---------- Texte à lire ----------

VOYAGES DE PIERRE-LE-GRAND.

 

 

 

         Le dessein étant pris de voir tant d’Etats et tant de cours, en simple particulier, il se mit lui-même (1) à la suite de trois ambassadeurs, comme il s’était mis à la suite de ses généraux à son entrée triomphante dans Moscou.

 

         (2) Les trois ambassadeurs étaient le général Le Fort, le boyard Alexis Gollovin, commissaire général des guerres et gouverneur de la Sibérie, le même qui avait signé le traité d’une paix perpétuelle avec les plénipotentiaires de la Chine, sur les frontières de cet empire, et Vonitsin, diak ou secrétaire d’Etat, longtemps employé dans les cours étrangères. Quatre premiers secrétaires, douze gentilshommes, deux pages pour chaque ambassadeur, une compagnie de cinquante gardes avec leurs officiers, tous du régiment Préobasinski, composaient la suite principale de cette ambassade ; il y avait en tout deux cents personnes ; et le czar, se réservant pour tous domestiques un valet de chambre, un homme de livrée, et un nain, se confondait dans la foule. C’était une chose inouïe dans l’histoire du monde, qu’un roi de vingt-cinq ans qui abandonnait ses royaumes pour mieux régner. Sa victoire sur les Turcs et les Tartares, l’éclat de son entrée triomphante à Moscou, les nombreuses troupes étrangères affectionnées à son service, la mort d’Ivan, son frère, la clôture de la princesse Sophie, et plus encore le respect général pour sa personne, devaient lui répondre de la tranquillité de ses Etats pendant son absence. Il confia la régence au boyard Strecknef et au knès Romadonoski, lesquels devaient, dans les affaires importantes, délibérer avec d’autres boyards.

 

         Les troupes formées par le général Gordon restèrent à Moscou pour assurer la tranquillité de la capitale. Les strélitz, qui pouvaient la troubler, furent distribués sur les frontières de la Crimée, pour conserver la conquête d’Azof, et pour réprimer les incursions des Tartares. Ayant ainsi pourvu à tout, il se livrait à son ardeur de voyager et de s’instruire (3).

----------

→ **Objectif A**
Indiquez, s'il vous plaît, si chacune des affirmations suivantes concorde avec le texte sur les voyages de Pierre le Grand, en répondant par oui ou par non et en citant mot pour mot le passage qui tranche. (i) L'ambassade comptait en tout deux cents personnes. (ii) Les strélitz restèrent à Moscou pour assurer la tranquillité de la capitale. (iii) La régence fut confiée au général Gordon.
→ **Objectif B**
Poursuivez le texte sur les voyages de Pierre le Grand à partir de sa dernière phrase.

---------- Entrées ----------

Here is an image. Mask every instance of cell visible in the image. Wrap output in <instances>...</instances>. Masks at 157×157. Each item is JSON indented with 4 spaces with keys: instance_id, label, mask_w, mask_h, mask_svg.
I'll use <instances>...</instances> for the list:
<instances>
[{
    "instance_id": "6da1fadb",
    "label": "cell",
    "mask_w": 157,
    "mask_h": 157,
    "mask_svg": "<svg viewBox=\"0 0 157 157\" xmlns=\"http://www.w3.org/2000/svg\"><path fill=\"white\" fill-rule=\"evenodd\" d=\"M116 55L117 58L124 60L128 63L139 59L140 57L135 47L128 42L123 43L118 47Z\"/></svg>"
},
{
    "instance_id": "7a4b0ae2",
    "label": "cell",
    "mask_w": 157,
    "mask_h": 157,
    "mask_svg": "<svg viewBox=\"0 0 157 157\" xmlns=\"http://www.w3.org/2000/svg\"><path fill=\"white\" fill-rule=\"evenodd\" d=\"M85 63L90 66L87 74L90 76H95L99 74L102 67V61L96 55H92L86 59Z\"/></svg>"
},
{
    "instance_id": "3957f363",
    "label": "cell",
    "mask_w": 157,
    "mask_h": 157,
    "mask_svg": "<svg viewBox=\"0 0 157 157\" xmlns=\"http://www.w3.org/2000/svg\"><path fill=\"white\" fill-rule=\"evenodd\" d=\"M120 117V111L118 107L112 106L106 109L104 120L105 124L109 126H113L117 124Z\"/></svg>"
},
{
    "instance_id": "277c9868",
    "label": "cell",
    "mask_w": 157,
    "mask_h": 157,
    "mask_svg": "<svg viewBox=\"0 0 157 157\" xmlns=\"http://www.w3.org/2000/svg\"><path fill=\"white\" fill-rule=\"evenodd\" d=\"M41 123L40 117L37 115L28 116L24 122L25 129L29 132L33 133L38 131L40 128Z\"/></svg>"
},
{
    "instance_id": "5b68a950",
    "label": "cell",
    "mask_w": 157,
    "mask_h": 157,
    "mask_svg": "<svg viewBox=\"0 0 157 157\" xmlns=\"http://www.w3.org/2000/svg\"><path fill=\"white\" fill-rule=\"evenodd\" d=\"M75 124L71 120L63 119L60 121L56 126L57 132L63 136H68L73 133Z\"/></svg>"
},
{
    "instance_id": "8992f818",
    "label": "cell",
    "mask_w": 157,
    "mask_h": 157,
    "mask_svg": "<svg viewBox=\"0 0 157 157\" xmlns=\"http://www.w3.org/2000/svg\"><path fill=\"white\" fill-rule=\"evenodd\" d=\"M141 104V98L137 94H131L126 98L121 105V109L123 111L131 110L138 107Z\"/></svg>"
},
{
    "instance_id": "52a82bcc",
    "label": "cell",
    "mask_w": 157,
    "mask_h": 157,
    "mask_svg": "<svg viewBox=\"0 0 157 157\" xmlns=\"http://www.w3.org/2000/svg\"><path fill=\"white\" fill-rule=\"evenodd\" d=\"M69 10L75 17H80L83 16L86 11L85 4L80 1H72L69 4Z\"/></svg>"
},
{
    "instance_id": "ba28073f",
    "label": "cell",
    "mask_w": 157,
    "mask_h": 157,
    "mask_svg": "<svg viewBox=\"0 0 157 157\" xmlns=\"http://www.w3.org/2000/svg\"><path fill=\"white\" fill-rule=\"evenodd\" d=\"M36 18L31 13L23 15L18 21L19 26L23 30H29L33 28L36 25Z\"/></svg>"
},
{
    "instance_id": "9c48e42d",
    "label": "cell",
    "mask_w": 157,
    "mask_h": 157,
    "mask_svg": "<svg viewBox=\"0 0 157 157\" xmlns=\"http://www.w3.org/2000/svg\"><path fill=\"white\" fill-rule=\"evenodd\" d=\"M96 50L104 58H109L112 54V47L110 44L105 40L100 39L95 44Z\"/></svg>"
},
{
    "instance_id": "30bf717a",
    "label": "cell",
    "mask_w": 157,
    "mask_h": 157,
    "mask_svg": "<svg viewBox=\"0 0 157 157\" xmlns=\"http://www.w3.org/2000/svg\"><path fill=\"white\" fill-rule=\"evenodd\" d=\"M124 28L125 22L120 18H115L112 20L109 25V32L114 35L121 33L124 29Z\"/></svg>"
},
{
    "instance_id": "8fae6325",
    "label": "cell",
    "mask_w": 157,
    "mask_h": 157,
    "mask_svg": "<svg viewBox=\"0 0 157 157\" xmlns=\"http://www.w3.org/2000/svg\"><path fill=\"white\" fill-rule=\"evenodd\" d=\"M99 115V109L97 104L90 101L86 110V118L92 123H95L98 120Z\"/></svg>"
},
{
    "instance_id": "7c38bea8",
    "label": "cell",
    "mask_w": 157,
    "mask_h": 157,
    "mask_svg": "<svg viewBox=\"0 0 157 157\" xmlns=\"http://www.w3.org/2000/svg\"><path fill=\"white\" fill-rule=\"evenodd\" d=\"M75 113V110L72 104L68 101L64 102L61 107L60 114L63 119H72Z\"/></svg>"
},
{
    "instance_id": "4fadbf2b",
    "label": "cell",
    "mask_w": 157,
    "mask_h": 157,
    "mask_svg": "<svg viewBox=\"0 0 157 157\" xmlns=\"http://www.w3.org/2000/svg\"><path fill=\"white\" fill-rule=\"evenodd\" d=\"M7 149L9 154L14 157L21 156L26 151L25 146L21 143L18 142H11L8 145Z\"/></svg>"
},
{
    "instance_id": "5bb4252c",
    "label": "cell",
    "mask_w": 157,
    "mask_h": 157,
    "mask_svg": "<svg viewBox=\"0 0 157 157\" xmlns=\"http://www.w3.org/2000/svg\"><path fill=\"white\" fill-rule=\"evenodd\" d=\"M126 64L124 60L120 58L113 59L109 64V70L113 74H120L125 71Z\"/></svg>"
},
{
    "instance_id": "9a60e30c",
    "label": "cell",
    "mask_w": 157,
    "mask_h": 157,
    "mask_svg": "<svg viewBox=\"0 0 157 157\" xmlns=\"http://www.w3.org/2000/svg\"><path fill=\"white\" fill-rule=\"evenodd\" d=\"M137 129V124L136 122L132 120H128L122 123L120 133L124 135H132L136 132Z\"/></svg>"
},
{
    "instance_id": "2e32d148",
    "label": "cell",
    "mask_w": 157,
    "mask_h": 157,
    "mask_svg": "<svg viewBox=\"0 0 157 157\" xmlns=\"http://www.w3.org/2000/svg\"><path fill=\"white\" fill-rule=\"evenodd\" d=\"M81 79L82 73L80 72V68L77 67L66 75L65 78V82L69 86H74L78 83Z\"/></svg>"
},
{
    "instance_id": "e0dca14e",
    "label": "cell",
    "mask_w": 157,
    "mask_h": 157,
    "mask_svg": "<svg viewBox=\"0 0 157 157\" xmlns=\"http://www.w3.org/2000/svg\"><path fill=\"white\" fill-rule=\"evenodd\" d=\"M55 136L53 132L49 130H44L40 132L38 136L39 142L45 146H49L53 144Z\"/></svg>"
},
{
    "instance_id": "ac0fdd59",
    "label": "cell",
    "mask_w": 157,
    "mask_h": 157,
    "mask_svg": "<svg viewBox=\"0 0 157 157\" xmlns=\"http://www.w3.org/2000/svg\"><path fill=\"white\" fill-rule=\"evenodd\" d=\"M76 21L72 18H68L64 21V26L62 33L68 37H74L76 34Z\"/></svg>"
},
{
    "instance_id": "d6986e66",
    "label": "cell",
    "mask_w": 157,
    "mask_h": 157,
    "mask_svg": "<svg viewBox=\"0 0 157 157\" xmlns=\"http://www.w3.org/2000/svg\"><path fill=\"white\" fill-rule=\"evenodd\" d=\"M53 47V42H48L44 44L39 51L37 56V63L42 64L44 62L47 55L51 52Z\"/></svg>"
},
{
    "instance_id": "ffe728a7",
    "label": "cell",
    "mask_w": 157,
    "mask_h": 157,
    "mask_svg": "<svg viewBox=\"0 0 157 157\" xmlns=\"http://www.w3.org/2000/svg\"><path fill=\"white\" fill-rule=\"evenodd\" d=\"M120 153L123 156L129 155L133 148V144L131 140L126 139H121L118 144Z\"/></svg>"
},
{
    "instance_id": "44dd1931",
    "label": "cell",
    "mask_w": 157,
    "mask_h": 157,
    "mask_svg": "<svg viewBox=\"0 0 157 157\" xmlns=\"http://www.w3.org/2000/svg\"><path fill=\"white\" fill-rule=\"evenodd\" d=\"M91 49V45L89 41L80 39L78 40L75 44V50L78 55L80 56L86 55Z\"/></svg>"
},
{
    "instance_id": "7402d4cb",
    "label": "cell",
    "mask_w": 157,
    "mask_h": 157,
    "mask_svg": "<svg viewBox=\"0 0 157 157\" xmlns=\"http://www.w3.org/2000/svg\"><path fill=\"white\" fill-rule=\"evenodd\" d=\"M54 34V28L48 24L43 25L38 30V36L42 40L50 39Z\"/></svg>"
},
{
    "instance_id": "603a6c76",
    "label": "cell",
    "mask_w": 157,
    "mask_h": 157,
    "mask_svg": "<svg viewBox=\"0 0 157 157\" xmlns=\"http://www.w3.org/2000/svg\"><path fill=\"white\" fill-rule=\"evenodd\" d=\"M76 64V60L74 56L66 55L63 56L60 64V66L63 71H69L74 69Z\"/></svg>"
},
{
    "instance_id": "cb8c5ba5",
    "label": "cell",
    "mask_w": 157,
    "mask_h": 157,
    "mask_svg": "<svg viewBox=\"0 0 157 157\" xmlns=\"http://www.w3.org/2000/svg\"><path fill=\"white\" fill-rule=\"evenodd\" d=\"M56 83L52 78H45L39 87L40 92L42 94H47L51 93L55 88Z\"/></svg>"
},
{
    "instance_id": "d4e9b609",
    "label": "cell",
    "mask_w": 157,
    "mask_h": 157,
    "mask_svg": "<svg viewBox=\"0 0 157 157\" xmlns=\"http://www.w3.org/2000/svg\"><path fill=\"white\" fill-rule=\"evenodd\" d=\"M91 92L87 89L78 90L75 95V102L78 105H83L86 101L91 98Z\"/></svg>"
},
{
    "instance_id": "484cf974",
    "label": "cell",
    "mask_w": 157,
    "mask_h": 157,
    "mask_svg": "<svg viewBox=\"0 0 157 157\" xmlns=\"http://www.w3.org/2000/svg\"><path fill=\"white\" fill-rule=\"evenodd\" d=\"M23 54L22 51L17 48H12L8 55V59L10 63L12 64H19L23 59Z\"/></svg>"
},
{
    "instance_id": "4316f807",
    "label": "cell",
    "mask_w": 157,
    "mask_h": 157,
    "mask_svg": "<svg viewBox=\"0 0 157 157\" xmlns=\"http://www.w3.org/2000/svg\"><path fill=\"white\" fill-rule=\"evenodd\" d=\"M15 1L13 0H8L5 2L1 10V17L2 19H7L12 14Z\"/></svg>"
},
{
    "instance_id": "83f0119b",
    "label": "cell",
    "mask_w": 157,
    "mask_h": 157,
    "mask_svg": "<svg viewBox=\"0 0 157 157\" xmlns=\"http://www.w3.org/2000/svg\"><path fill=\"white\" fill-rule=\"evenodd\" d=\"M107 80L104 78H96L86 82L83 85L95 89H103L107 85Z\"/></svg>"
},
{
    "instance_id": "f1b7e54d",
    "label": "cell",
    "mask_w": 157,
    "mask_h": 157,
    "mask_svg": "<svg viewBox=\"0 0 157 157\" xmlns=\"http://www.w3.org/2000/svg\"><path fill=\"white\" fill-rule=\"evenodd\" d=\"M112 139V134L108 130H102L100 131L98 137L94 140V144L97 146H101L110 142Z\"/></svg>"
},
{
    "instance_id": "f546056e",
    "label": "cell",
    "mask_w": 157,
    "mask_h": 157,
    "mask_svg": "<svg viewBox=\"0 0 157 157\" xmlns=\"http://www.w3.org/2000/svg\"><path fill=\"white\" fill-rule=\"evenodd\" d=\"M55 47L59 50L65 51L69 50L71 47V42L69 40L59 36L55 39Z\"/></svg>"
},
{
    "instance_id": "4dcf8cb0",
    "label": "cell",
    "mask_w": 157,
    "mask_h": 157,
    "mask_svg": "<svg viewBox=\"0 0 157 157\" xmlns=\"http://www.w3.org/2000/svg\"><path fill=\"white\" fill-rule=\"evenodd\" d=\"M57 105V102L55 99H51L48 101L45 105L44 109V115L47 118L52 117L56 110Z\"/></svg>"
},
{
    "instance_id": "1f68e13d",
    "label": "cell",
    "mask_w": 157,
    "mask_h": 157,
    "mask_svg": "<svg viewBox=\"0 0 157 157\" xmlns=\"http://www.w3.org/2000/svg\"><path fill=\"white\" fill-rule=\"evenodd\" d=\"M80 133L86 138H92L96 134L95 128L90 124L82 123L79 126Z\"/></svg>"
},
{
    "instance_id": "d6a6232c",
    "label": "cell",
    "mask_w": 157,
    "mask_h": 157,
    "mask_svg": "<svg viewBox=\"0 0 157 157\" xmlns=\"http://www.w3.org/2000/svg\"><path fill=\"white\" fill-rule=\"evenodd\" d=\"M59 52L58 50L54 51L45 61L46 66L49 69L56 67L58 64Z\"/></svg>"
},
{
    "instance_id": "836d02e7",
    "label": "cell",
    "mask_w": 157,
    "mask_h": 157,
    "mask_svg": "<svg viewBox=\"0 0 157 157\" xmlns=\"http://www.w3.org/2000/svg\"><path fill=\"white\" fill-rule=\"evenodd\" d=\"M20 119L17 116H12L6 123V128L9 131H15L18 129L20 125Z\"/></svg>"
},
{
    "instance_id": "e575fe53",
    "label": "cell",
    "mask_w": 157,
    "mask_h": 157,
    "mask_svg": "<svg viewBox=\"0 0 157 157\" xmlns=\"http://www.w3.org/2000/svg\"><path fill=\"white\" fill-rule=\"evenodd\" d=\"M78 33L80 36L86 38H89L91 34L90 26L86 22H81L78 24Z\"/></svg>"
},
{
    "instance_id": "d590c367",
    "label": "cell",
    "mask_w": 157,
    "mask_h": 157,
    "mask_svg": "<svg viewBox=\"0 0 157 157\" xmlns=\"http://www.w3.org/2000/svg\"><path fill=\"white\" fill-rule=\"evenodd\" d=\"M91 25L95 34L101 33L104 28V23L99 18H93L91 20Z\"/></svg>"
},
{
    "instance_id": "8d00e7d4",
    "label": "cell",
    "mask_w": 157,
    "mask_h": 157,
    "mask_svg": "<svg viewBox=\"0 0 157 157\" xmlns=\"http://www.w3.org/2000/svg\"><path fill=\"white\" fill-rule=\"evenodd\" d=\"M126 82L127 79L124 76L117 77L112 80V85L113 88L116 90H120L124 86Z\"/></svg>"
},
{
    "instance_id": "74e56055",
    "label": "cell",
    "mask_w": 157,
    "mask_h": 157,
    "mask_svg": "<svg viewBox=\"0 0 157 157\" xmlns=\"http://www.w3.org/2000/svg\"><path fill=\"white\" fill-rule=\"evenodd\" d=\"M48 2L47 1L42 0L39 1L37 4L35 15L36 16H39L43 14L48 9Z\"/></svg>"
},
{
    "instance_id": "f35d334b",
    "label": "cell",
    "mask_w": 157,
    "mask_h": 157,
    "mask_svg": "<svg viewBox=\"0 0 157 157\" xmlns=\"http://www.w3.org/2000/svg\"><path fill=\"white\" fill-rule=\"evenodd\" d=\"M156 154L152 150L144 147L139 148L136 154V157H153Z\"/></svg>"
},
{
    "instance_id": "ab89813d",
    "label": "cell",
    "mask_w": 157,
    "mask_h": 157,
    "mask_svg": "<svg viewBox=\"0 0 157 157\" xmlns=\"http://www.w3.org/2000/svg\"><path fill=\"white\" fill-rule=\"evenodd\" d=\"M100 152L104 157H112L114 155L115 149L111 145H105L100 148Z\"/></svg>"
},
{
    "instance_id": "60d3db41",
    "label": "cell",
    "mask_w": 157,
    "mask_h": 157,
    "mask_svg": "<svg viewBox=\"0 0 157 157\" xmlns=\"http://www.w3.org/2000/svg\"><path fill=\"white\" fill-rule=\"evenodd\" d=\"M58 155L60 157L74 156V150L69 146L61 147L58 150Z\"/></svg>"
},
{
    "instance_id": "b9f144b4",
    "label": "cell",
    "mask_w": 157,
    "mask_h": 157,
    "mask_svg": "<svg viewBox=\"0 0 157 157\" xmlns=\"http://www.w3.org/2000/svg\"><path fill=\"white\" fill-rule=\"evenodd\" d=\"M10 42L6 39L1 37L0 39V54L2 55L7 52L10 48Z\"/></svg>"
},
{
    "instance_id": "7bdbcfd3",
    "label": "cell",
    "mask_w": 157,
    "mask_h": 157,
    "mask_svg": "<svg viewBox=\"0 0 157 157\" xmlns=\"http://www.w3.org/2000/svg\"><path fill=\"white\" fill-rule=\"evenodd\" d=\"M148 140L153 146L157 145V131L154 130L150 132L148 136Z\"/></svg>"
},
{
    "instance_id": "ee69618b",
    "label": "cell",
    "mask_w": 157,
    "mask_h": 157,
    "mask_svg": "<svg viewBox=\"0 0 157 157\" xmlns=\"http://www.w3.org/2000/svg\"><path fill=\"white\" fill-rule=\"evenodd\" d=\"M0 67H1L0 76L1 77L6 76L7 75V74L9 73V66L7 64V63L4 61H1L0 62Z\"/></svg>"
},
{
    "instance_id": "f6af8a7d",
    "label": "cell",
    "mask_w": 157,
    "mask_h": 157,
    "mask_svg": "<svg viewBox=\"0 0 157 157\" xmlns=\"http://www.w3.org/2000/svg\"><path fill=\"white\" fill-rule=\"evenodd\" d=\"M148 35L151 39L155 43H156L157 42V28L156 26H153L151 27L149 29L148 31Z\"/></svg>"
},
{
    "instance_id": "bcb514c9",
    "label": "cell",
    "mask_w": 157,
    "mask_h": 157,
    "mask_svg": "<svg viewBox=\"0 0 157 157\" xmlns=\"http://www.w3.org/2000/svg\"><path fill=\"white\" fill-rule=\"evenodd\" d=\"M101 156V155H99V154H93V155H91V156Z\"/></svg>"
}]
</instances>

----------
---------- Entrées ----------

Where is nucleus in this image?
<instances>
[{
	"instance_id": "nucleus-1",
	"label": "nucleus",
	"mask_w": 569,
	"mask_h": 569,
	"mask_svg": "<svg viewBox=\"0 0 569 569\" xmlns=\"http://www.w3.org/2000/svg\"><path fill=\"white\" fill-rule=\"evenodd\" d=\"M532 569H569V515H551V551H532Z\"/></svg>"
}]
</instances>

----------

→ **Résultat final A**
(i) Oui : « il y avait en tout deux cents personnes ».
(ii) Non : « Les strélitz, qui pouvaient la troubler, furent distribués sur les frontières de la Crimée ».
(iii) Non : « Il confia la régence au boyard Strecknef et au knès Romadonoski ».

→ **Résultat final B**
 

         Ce voyage ayant été l’occasion ou le prétexte de la sanglante guerre qui traversa si longtemps le czar dans tous ses grands projets, et enfin les seconda ; qui détrôna le roi de Pologne Auguste, donna la couronne à Stanislas, et la lui ôta ; qui fit du roi de Suède, Charles XII, le premier des conquérants pendant neuf années, et le plus malheureux des rois pendant neuf autres ; il est nécessaire, pour entrer dans le détail de ces événements, de représenter ici en quelle situation était alors l’Europe.

 

         Le sultan Mustapha II régnait en Turquie. Sa faible administration ne faisait de grands efforts, ni contre l’empereur d’Allemagne, Léopold, dont les armes étaient heureuses en Hongrie, ni contre le czar, qui venait de lui enlever Azof, et qui menaçait le Pont-Euxin, ni même contre Venise, qui enfin s’était emparée de tout le Péloponèse.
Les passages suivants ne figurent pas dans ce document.